# Trecho selecionado:

>>>>

Com 10.500 quilômetros de trilhas planejadas e 3.500 quilômetros já implementadas, acolhendo de braços abertos mais de 8 mil participantes dentre as 90 trilhas espalhadas por todo o território nacional e com a conquista de duas portarias interministeriais (nº407/2018 e nº500/2020 ), a Rede Brasileira de Trilhas de Longo Curso tem pela frente o desafio de adotar um modelo de governança participativo, representativo, que promova o engajamento de seu coletivo ao mesmo tempo em que permita coordenar de forma coesa esta malha de trilhas em um país tão diverso e imenso como o Brasil. A Associação Rede Trilhas de Longo Curso (Rede Trilhas), concebida com esse propósito , foi institucionalizada prevendo em seu estatuto social uma organização estruturada com assembleia geral, diretoria executiva, conselho deliberativo e conselho fiscal. Cumprida a formalidade, resta à Rede Trilhas encontrar a sua alma, questionando-se sobre o que ela é, aonde pretende chegar e como será a sua atuação nesta relação com governos, instâncias estaduais e municipais, empresários, voluntários e proprietários de terras. A resposta, ao menos em parte, pode estar naquilo que constitui o seu corpo: as trilhas brasileiras.
A essência do que são as trilhas de longo curso no Brasil pode ser percebida no exemplo diário e no testemunho de pessoas espalhadas pelo país criando oportunidades para que a sociedade possa se reconectar com a natureza. São em geral motivadas por um espírito voluntário, pelo amor à sua terra e pela crença nas trilhas de longo curso como proposta de política pública e instrumento de conservação da biodiversidade. Para entender o modelo de governança adotado por cada trilha é preciso entender um pouco a sua gênese, a qual pode se dar tanto de forma espontânea, como foi o caso do Caminho da Fé e da Transcarioca, quanto como objeto de política pública de Estado para o desenvolvimento do turismo regional, como ocorreu com o Caminho de Cora Coralina.

<<<<

# Exercício escrito 1:
Relacione as instâncias da organização prevista no estatuto social da Rede Trilhas, segundo o trecho selecionado.
# Exercício escrito 2:
Segundo o trecho selecionado, quantos quilômetros de trilhas já foram implementados?
Os registros provêm de outra fonte.

Registros de um conjunto de dados de raciocínio espacial:
>>>>

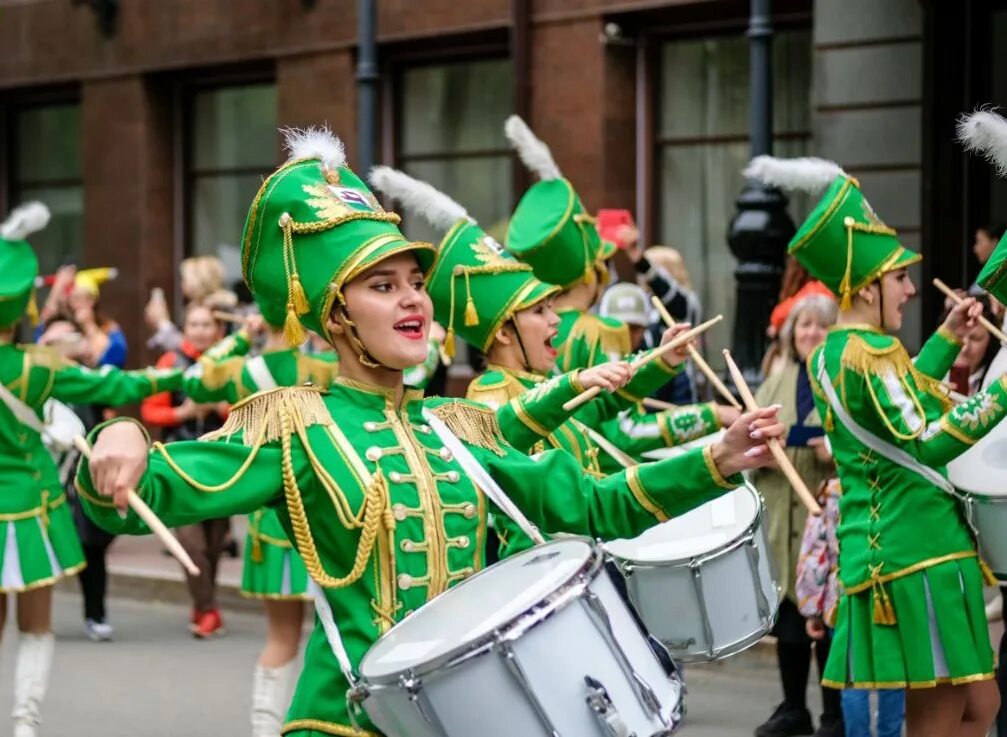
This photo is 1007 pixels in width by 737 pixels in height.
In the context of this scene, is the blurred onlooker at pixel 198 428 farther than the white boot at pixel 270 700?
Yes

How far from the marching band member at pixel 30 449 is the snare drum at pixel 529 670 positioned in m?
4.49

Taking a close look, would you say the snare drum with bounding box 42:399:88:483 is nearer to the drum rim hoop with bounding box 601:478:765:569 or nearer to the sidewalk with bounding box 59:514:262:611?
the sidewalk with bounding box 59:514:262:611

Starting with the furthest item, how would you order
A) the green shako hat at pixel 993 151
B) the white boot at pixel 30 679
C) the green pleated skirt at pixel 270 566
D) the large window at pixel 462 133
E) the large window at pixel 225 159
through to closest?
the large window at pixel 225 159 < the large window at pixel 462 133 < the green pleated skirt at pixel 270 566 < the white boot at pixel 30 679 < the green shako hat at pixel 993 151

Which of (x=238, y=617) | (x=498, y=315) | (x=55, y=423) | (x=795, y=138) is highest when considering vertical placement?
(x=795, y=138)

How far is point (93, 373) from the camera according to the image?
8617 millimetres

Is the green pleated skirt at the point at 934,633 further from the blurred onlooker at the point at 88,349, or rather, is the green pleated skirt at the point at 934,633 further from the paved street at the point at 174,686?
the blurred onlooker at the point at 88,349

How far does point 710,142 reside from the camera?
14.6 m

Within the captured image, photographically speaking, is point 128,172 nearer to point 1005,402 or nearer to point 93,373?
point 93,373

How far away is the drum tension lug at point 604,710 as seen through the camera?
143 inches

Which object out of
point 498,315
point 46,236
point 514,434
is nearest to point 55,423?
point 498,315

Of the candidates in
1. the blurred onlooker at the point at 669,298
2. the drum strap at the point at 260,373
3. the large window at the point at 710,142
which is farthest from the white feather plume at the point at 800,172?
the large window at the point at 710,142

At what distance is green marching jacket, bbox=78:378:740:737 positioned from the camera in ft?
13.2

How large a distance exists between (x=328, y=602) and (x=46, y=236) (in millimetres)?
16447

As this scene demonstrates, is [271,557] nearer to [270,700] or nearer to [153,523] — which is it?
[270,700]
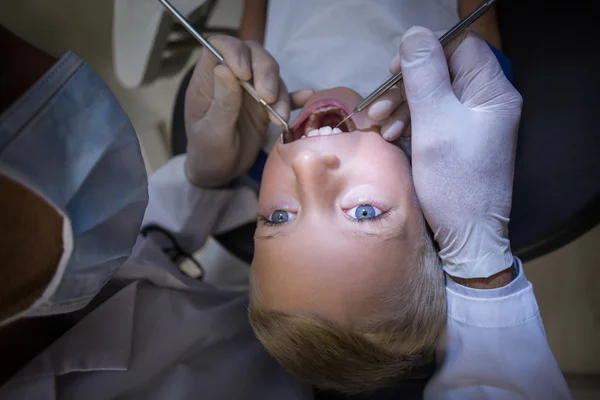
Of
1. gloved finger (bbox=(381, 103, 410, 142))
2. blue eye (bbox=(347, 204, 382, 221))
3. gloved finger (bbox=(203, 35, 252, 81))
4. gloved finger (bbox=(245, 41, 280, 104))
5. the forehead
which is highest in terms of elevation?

<<<<
>>>>

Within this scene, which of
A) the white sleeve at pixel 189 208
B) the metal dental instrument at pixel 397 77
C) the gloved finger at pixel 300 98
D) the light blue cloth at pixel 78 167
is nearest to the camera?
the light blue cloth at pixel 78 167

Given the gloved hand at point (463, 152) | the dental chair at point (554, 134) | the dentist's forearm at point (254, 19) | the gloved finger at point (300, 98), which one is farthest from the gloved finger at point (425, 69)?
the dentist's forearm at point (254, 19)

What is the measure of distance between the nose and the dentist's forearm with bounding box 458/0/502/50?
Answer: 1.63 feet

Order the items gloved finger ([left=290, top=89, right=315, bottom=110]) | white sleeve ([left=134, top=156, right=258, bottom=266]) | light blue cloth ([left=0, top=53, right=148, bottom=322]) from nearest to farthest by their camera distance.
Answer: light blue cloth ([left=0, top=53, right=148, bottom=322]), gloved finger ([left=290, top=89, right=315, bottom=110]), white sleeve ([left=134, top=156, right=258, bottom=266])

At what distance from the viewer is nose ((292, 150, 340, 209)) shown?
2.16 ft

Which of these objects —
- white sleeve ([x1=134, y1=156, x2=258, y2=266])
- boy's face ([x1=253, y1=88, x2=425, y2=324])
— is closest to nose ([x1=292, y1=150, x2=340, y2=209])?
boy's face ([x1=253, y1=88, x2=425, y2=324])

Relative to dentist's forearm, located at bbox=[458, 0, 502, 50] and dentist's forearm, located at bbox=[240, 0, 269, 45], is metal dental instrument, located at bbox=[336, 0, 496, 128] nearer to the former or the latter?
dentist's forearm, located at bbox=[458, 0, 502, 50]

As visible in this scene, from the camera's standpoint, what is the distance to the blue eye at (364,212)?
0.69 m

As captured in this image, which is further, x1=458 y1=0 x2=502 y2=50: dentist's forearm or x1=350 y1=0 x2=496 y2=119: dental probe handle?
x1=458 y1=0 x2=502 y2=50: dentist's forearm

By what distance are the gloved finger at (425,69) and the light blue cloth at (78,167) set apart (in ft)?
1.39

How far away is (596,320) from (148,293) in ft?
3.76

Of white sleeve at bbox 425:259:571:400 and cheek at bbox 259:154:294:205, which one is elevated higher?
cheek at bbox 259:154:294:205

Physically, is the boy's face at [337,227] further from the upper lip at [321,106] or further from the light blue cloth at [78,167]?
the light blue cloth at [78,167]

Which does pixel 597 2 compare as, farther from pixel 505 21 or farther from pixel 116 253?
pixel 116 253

<<<<

# Resposta escrita 1:
Assembleia geral, diretoria executiva, conselho deliberativo e conselho fiscal.

# Resposta escrita 2:
3.500 quilômetros.